JINGLE JANGLE: True to form, the Feelies wed new wave to the otherworldly. |
Like the Velvet Underground, the Feelies have had a greater impact on other bands than on a general audience. That explains why — after 16 years and four albums together — the Jersey natives called it quits in 1992. Now, nearly 16 years farther on, they’re back — and it’s as if they’d never left. Their Saturday-night show at the Roxy, one of only a handful the band have played since reuniting earlier this year, proved a case in point. Although they were as tight as ever, bridging nervous guitar work and crazy rhythms to recall their 1976 punk origins, the size of the crowd reflected their continuing cult status: the Roxy was far from full.
Still, the Feelies played with true feeling, their laconic expressions and lead singer Glenn Mercier’s understated delivery enhancing the spiritual striving of their sound. As in some hybrid of Devo and “Pale-Blue-Eyes”–era Velvets, the layered guitar work of Mercier and co-founder Bill Million wed new wave to the otherworldly, evoking the jangly groove that inspired R.E.M. and their sort to create what we now think of as college rock.
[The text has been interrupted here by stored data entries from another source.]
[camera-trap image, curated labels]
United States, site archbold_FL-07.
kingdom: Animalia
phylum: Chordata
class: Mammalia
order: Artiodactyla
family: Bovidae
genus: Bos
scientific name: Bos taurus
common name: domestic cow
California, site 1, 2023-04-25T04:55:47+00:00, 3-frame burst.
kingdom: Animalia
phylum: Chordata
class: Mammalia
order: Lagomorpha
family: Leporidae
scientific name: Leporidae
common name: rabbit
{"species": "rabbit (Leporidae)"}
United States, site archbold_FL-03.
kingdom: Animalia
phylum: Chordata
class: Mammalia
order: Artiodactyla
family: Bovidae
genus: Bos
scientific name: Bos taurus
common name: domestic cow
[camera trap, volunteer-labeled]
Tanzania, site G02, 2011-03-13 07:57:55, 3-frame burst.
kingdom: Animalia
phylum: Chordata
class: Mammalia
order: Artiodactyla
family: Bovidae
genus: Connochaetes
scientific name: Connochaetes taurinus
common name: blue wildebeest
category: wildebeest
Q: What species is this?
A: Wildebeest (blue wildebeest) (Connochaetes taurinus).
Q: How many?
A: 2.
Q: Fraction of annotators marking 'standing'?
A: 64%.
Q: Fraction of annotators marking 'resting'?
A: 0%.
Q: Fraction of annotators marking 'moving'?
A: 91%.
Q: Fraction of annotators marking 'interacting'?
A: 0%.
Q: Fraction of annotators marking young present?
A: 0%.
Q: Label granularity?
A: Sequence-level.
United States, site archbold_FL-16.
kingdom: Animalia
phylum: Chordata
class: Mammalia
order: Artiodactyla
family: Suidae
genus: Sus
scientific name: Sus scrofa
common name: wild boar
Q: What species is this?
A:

They also showed a willingness to dig deep into their later catalogue; they focused less on their acclaimed debut, Crazy Rhythms (1980), than on The Good Earth (1986), It’s Only Life (1989), and, to a lesser extent, Time for a Witness (1991). It wasn’t till nearly an hour in that songs from Crazy Rhythms appeared, supplemented by covers of “Paint It Black” (also on that album), the Beatles’ “She Said She Said,” Jonathan Richman’s “I Wanna Sleep in Your Arms,” Wire’s “Outdoor Miner,” and the VU’s “What Goes On?”
By the end of the 90-minute set, the crowd was happy and the Feelies were as humble as ever. After waving goodbye, they drove back to their homes in New Jersey that same night, as if nothing had ever changed. What a shame that, in terms of popularity, nothing really had.